Can this whole individual's group of postings be moved to another more appropriate category than the Seacoast?

Caleb


freedominnh


sgtusmc

I served this country and the seacoast as a United States Marine.  Do you think that the people of NH should hear and listen to what NH is doing to me.

dalebert

Quote from: sgtusmc on April 21, 2008, 02:41 PM NHFT
I served this country and the seacoast as a United States Marine.  Do you think that the people of NH should hear and listen to what NH is doing to me.

How could anyone not have heard it by now? You post it again every single day, the exact same thing. People were sympathetic and tried to find out what exactly had happened because you spoke of it as if we should already know. You never would explain. Eventually I put you on ignore.

J’raxis 270145

#7
Quote from: dalebert on April 21, 2008, 02:48 PM NHFT
Quote from: sgtusmc on April 21, 2008, 02:41 PM NHFT
I served this country and the seacoast as a United States Marine.  Do you think that the people of NH should hear and listen to what NH is doing to me.
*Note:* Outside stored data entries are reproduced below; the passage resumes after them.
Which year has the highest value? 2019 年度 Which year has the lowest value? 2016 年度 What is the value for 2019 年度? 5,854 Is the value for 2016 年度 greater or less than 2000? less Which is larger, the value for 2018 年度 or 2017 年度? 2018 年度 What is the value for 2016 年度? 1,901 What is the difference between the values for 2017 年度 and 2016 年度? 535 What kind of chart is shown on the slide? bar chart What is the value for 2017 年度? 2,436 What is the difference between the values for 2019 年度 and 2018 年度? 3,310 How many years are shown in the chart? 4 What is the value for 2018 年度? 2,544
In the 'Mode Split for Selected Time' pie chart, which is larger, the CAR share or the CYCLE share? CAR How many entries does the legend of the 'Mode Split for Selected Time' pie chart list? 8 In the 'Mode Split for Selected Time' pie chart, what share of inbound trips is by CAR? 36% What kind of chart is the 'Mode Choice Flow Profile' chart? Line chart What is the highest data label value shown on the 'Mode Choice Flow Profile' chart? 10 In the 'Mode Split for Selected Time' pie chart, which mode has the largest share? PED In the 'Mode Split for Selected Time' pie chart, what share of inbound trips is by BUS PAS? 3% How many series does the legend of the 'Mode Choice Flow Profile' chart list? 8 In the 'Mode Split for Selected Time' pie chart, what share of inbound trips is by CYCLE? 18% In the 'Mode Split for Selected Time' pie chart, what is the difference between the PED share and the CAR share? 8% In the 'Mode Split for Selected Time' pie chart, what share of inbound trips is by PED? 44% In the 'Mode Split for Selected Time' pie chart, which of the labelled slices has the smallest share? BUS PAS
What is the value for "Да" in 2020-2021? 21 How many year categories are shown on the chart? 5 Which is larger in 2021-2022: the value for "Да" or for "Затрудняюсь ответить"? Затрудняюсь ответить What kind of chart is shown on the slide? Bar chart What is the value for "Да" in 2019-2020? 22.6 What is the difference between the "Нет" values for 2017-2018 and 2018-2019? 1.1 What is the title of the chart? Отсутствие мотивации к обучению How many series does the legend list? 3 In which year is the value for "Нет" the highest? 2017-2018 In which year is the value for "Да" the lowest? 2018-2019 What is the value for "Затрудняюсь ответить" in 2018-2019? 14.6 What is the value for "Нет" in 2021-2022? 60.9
How could anyone not have heard it by now? You post it again every single day, the exact same thing. People were sympathetic and tried to find out what exactly had happened because you spoke of it as if we should already know. You never would explain. Eventually I put you on ignore.

And I think that's the first time he actually replied to one of his posts.

Addendum: Holy crap, look at how many of those posts are his!